老式的衛生間,門是那種帶條紋磨砂玻璃的木框門,門下有一條一厘米左右的縫隙。她坐在馬桶上,一陣嗶嗶啵啵夾雜著噓噓的聲音響起,剛解決到一半,一種莫名的寒意順著脊椎爬上來。
她停住了。
外麵客廳,有極輕微的,幾乎無法察覺的腳步聲。
嗒…嗒…
不是走路,更像是腳尖點地,極其小心的挪動。聲音停在衛生間門外。
李麗全身的血液好像瞬間凝固了。她屏住呼吸,眼睛死死盯著門底那條縫。光線被擋住了一部分,外麵有東西站在那裡。
一片死寂。連心跳聲都震耳欲聾。
然後,她聽到了。
極其細微的,嘶嘶聲。不是蛇,更像是……某種極力抑製的、貪婪的吸氣聲。就從門縫外傳來。同時,她清晰地感覺到一道目光,粘稠、冰冷,穿透了磨砂玻璃,牢牢釘在她身上。

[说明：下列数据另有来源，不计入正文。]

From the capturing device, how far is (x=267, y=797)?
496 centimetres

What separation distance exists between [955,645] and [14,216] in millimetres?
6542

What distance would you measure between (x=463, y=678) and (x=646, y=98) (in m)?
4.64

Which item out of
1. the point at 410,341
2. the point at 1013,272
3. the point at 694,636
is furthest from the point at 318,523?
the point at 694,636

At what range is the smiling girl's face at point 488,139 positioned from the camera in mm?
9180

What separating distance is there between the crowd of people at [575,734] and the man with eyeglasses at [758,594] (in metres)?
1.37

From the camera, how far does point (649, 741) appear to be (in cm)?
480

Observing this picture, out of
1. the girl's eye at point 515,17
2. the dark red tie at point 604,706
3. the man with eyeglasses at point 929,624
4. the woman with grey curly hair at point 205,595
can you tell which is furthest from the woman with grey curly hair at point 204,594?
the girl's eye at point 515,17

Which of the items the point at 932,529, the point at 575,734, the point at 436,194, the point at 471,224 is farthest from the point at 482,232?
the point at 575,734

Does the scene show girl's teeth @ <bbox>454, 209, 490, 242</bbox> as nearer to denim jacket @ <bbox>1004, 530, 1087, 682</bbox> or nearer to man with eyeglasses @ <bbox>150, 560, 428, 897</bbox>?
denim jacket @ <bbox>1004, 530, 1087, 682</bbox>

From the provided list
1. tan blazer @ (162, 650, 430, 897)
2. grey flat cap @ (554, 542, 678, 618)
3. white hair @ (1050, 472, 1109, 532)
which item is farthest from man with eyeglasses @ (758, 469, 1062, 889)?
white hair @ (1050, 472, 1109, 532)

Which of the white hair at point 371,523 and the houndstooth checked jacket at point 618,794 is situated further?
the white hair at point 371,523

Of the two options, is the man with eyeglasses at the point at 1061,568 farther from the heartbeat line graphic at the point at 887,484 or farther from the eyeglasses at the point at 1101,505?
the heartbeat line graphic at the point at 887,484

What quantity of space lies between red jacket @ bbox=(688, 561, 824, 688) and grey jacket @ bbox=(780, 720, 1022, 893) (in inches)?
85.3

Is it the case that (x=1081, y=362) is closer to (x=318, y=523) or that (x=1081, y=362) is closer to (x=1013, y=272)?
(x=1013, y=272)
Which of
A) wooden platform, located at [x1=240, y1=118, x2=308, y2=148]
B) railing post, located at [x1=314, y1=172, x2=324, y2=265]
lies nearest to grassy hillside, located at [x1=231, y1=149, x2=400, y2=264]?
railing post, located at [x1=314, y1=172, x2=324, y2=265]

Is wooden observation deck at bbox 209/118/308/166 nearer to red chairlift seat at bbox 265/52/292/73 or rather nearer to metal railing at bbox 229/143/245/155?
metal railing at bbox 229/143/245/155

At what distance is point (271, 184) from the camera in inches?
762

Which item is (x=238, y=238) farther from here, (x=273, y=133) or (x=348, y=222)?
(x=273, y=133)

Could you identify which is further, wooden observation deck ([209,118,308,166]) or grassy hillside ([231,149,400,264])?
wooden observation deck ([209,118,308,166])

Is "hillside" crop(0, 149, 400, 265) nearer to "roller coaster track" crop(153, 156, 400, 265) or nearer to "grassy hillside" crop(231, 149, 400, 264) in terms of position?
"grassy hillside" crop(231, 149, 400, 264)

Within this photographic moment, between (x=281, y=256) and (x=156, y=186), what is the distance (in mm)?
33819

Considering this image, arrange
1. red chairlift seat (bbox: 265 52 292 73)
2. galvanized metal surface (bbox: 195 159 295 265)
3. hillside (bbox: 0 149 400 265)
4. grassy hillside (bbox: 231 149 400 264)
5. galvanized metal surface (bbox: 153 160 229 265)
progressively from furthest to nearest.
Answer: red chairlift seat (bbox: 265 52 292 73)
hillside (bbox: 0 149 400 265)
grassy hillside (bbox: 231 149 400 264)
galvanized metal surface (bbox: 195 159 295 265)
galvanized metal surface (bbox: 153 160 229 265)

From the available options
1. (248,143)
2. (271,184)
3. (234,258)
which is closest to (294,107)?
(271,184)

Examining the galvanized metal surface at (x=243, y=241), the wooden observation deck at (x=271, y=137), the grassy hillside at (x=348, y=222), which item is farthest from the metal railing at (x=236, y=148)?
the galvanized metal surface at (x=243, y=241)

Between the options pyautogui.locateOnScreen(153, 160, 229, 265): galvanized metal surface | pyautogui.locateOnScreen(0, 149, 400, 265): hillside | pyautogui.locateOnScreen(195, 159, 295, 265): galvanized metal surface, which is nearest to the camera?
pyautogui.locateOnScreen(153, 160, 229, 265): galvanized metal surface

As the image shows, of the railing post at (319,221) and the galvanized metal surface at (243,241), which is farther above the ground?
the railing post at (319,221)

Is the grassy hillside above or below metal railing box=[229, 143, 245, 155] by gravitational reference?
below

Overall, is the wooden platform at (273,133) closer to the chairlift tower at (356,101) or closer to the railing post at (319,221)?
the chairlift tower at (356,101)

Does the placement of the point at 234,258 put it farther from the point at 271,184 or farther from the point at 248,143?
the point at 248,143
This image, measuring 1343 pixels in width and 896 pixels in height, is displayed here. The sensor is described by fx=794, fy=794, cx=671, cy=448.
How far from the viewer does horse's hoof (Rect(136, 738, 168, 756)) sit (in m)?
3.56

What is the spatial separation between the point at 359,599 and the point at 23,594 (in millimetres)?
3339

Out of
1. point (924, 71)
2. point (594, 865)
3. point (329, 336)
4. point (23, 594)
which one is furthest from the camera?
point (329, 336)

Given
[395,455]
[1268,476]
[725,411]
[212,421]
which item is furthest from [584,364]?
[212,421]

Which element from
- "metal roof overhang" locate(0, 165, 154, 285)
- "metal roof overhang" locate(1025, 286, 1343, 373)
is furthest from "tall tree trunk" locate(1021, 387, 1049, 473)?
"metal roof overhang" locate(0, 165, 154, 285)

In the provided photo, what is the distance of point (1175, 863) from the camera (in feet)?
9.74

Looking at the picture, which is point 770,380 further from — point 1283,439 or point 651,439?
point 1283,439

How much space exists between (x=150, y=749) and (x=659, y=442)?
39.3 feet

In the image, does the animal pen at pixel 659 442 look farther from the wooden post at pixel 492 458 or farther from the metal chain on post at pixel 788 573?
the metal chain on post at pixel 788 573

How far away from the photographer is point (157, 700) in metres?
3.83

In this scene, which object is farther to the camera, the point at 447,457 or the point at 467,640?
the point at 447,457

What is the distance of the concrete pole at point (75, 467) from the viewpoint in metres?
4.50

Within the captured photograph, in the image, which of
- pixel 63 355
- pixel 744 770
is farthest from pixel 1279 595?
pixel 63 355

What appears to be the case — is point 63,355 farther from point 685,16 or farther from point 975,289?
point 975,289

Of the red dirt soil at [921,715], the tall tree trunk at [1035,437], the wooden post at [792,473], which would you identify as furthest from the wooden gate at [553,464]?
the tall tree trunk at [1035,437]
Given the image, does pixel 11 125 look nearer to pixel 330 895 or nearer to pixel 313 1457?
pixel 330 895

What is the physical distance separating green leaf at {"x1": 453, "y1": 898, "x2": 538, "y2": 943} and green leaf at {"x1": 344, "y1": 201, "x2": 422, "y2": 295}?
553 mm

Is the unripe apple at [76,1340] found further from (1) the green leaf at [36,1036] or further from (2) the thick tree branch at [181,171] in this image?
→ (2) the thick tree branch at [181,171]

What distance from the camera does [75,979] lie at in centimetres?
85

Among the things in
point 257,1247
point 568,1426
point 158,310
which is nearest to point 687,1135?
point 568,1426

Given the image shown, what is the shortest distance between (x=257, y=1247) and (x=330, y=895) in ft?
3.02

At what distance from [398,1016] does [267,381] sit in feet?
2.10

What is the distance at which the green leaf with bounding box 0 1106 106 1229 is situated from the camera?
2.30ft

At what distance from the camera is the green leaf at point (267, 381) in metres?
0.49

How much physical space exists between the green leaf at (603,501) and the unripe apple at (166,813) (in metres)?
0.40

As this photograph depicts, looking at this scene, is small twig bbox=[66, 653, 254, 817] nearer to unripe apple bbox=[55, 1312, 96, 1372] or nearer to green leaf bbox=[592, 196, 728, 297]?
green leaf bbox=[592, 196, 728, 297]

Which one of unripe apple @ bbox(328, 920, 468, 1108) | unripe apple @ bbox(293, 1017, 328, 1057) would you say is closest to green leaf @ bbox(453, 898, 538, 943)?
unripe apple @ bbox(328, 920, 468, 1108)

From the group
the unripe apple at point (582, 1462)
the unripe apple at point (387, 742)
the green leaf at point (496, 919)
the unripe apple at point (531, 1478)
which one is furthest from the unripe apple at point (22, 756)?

那不是人的目光,充滿了難以言喻的猥褻意味,彷彿在剝視她最私密、最不堪的時刻。
她不敢動,不敢出聲,甚至不敢結束排泄的過程。羞辱和恐懼交織在一起,讓她渾身發抖。那東西就在外麵,享受著這一切。
不知過了多久。門外的陰影挪開了,那令人作嘔的吸氣聲也消失了。
李麗幾乎是癱軟地從馬桶上滑下來,沖水聲在寂靜中顯得格外刺耳。她猛地拉開門,外麵空空如也。客廳,餐廳,臥室門都關著,一切如常。但空氣中殘留著一股冰冷的惡意。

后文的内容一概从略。